The search for Carlos Tomás Aranda Burgoin has ended. The Royal Canadian Mounted Police have confirmed that the body found last Tuesday matches that of the 30-year-old Mexican man, missing in the province of British Columbia since July 7, the date he was last seen. Canadian authorities announced they would continue the autopsy “to determine how, when and by what means he died,” a statement said.
“We offer our most sincere condolences to the family and friends of Mr. Aranda Burgoin,” we can read in a brief press release from the Mounted Gendarmerie. The discovery of the body on the shore of Osoyoos Lake, on the border between the United States and Canada, brought clarity to an investigation that lasted more than a month and a half. The body wore clothing similar to that worn by the Mexican citizen, whose trace was lost after he arrived a month earlier to work in Canada.
Identification was difficult because the body was in an advanced degree of decomposition. “The forensic doctor will carry out the corresponding tests using DNA samples to confirm whether it is indeed Carlos Tomás,” commented the Mexican Ministry of Foreign Affairs after the discovery in a joint statement with the family of the young man.
The disappearance file was released on July 10, after the Mexican Ministry of Foreign Affairs contacted police in Osoyoos, a small community of 5,000 residents, about 400 kilometers from Vancouver. The Mexican consul in this city, Berenice Díaz, insisted that the authorities begin the search operation for the citizen originally from the state of Oaxaca. A yellow Interpol wanted card was also issued with his distinctive features: brown hair, 1.75 meters tall, and moles on his neck, chin and forehead. “His family is desperate and looking for him,” Díaz said in a video posted two weeks ago.

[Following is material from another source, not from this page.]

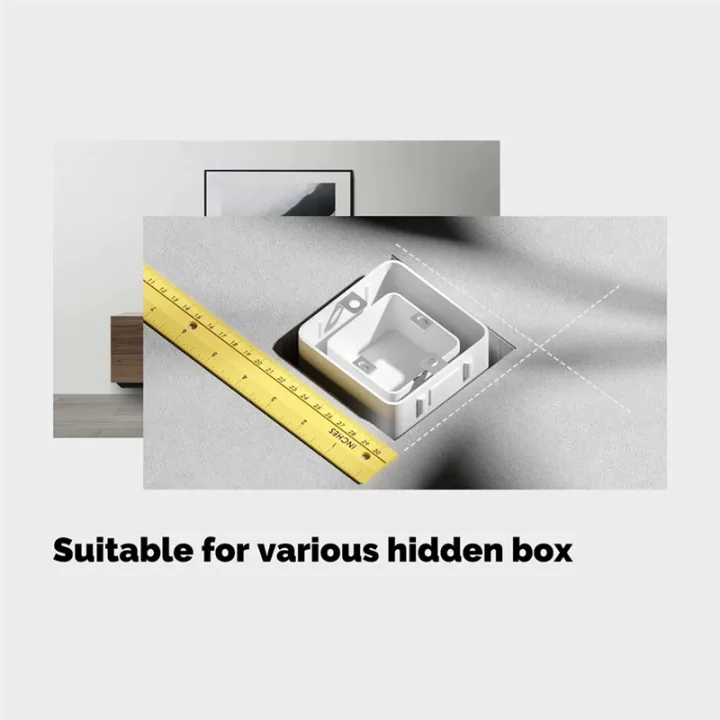 JAERBEE%20Tuya%20WiFi%20Thermostat%20Room%20Temperature%20Controller%20Water/Electric%20Floor%20Heating%20Gas%20Boiler%20App%20Control%20for%20C%20-%20Image%204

Faced with the lack of answers about his fate, a group of relatives of Aranda Burgoin demonstrated in early August in front of the National Palace, seat of the Mexican government, to demand that Andrés Manuel López Obrador demand progress from Canadian Prime Minister Justin Trudeau. “He has been missing for a month now and I don’t have a written report from the police,” said Octavio Aranda, his father, criticizing the actions of authorities in both countries. After the protest, the family held meetings with Foreign Minister Alicia Bárcena and Canadian Ambassador Graeme C. Clark to speed up search efforts and gain more certainty about what happened.
The disappearance of Aranda Burgoin coincided with the case of student María Fernanda Sánchez in Germany, found in early August after two weeks of disappearance. “Committed to permanent surveillance to find Carlos Tomás in Canada,” Bárcena said this week and assured that he had informed the family of the progress of the investigations last Monday. The Mexican authorities indicated that they would support the young man’s family in the consular and police procedures as well as in his repatriation.